**DOCUMENT EXCERPT:**
Skip to content

Home > Docs > Features > Notebook Resources & Environments

📦 Notebook Resources & Environments - Dependency Management in Fabric

Manage Libraries, Resource Files, and Shared Environments Across Workspaces

Category Status Last Updated


Last Updated: 2026-04-27 | Version: 1.0.0


Table of Contents


Overview

Microsoft Fabric notebooks support two complementary mechanisms for managing dependencies and shared code:

  1. Notebook Resource Files -- data files, configuration files, images, and small Python modules attached directly to a notebook
  2. Fabric Environments -- workspace-level or shared compute configurations that define Python/R libraries, Spark properties, and runtime settings

Together, these enable reproducible, maintainable notebook workflows where dependencies are explicit, versioned, and consistent across team members.

Key Concepts

Concept Scope Purpose
Resource files Per-notebook Attach data, configs, utility scripts to a notebook
%run magic Cross-notebook Chain notebooks, share functions and variables
Environment Workspace or shared Define libraries, Spark config, runtime version
Inline %pip Per-session Install packages ad hoc (not recommended for production)

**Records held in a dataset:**

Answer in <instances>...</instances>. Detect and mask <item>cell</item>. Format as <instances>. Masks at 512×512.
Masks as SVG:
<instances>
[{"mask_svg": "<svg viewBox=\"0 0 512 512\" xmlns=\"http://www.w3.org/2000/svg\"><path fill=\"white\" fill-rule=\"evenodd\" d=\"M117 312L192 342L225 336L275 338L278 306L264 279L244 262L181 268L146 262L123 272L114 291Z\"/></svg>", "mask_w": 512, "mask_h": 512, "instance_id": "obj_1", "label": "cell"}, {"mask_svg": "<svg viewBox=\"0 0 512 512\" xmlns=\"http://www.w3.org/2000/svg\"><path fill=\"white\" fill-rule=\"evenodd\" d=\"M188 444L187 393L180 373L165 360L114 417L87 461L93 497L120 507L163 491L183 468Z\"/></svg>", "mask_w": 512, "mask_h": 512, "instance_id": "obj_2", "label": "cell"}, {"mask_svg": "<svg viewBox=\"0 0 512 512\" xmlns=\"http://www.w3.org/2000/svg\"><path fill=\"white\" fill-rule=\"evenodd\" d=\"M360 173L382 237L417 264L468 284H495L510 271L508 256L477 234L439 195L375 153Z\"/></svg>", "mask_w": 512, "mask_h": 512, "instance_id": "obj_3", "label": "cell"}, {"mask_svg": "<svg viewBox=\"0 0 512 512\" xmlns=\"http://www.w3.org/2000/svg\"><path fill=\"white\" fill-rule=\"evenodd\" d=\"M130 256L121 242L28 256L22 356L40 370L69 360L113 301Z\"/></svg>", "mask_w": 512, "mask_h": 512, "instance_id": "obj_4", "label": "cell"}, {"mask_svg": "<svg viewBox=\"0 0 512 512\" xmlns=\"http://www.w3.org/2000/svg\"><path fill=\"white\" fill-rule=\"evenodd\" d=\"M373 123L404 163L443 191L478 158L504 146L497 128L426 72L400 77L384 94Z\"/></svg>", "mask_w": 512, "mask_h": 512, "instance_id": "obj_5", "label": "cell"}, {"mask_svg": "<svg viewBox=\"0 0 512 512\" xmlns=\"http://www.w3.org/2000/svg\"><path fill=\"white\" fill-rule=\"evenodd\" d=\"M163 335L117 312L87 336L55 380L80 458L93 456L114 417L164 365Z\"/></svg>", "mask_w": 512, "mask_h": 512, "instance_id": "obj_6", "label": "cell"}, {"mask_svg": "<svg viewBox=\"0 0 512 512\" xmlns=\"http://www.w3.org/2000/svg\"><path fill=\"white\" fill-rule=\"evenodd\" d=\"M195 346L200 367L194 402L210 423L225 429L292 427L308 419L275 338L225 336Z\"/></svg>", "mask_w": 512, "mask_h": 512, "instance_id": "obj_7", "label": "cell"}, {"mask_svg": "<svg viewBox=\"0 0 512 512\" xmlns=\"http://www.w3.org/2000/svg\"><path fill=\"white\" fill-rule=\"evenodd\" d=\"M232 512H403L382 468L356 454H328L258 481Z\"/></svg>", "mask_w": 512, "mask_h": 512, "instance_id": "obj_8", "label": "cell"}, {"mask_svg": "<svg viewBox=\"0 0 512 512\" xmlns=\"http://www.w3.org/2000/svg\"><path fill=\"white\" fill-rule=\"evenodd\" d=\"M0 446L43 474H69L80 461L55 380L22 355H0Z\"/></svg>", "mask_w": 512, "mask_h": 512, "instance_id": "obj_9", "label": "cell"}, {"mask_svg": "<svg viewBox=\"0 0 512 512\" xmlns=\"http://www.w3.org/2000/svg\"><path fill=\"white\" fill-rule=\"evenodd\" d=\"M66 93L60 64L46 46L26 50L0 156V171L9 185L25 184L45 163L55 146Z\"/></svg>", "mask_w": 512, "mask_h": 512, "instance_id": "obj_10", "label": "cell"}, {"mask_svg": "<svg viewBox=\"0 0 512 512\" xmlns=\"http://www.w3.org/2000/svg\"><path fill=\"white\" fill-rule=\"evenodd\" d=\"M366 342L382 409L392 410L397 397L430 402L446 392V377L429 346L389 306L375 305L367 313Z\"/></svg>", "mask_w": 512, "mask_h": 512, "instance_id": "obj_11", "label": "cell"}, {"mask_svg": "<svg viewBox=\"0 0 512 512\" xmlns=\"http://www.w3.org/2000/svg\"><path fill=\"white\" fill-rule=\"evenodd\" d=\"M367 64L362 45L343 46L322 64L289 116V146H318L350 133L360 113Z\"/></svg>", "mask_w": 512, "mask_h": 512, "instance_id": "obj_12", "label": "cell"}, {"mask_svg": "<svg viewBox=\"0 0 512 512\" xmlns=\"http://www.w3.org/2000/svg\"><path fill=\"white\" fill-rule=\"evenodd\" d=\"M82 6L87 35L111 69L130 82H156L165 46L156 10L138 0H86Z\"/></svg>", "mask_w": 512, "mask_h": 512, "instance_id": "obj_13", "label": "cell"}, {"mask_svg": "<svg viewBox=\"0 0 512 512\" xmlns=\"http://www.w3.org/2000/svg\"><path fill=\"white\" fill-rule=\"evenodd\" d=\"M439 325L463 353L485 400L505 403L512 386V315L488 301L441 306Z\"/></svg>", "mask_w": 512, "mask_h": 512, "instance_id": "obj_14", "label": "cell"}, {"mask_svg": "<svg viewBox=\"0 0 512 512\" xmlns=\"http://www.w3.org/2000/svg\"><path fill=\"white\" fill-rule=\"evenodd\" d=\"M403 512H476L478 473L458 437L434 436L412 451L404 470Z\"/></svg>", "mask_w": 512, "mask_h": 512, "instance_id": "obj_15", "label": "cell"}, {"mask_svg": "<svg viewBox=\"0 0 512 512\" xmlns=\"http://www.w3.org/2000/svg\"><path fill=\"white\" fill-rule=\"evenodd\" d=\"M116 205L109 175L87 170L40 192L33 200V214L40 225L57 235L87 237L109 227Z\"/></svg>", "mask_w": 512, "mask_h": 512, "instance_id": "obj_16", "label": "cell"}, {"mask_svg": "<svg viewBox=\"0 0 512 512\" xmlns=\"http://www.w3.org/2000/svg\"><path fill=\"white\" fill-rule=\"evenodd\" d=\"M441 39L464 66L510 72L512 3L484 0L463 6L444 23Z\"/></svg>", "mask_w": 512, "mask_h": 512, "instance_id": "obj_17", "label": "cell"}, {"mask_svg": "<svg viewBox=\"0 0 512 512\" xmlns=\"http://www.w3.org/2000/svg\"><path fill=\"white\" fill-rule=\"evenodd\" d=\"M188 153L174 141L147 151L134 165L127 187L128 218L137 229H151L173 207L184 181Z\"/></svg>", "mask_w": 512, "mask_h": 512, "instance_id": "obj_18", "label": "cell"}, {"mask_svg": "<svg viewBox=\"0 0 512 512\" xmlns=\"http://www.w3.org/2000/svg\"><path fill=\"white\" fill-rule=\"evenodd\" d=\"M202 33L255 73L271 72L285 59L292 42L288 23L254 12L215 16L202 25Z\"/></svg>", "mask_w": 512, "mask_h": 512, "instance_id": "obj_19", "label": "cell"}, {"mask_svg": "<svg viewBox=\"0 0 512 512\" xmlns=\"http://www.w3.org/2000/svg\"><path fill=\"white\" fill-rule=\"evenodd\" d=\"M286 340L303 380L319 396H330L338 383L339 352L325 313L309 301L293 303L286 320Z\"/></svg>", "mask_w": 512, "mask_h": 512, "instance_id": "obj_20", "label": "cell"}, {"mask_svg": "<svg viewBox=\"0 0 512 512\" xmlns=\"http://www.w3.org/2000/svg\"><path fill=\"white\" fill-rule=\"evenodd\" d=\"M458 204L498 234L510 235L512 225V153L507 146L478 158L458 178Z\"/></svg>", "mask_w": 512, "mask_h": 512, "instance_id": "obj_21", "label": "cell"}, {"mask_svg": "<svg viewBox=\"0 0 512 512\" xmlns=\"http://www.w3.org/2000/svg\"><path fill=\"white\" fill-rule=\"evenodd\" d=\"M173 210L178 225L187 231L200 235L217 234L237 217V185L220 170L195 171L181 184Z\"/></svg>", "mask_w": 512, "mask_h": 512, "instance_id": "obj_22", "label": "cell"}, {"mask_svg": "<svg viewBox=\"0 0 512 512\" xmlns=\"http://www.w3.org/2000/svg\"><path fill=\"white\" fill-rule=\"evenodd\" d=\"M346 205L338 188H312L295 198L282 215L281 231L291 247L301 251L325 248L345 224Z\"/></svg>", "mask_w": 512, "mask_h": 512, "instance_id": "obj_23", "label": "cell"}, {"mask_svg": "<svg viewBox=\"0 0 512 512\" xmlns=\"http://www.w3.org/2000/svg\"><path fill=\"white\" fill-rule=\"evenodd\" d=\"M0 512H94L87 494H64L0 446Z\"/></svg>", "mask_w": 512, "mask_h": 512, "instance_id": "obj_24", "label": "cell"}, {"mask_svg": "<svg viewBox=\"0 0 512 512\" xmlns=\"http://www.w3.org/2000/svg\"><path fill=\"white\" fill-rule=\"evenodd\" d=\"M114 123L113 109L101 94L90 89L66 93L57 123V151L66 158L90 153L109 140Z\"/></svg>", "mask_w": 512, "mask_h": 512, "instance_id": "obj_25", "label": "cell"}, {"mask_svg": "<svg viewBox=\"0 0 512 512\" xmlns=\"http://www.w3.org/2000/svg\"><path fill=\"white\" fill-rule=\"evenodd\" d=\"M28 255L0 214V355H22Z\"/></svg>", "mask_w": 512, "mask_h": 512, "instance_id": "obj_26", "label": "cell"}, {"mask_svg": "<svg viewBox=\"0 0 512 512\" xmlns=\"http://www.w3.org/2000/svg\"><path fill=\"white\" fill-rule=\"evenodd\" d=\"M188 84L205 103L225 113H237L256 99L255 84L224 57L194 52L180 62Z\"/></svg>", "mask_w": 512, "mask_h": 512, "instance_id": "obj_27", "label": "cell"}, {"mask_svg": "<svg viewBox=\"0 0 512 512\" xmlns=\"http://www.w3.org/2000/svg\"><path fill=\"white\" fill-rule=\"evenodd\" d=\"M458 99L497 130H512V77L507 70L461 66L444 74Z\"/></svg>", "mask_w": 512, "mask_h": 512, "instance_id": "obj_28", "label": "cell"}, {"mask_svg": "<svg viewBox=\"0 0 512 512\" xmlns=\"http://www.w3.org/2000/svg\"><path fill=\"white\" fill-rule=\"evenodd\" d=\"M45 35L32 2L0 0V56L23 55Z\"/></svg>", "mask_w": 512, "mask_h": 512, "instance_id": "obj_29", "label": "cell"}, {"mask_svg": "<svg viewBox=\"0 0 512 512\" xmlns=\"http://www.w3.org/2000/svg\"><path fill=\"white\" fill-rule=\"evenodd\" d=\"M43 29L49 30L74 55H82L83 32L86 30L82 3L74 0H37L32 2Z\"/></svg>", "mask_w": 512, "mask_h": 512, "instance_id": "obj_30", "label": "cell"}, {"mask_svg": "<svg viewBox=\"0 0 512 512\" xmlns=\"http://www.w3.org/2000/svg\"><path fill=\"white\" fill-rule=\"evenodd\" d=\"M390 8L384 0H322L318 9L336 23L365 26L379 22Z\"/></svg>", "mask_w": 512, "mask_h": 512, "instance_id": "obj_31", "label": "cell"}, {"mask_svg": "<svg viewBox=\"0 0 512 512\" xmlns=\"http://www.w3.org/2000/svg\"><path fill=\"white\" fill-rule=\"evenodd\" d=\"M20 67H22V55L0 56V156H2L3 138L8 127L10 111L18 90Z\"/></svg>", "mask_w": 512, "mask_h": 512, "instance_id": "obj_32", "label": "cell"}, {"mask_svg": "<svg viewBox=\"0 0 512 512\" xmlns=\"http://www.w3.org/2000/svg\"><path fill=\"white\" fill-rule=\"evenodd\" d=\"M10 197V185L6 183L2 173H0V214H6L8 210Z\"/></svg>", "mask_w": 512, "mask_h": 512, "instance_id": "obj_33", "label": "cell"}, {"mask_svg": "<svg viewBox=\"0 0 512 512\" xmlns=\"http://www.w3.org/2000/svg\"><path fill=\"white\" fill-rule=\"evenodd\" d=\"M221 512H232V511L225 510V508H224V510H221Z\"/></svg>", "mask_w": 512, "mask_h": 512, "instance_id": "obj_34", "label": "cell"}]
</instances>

**PROBLEM DESCRIPTION:** In the page on Fabric notebook resources and environments, what scope is given for inline %pip?

**IN RESPONSE:** Per-session.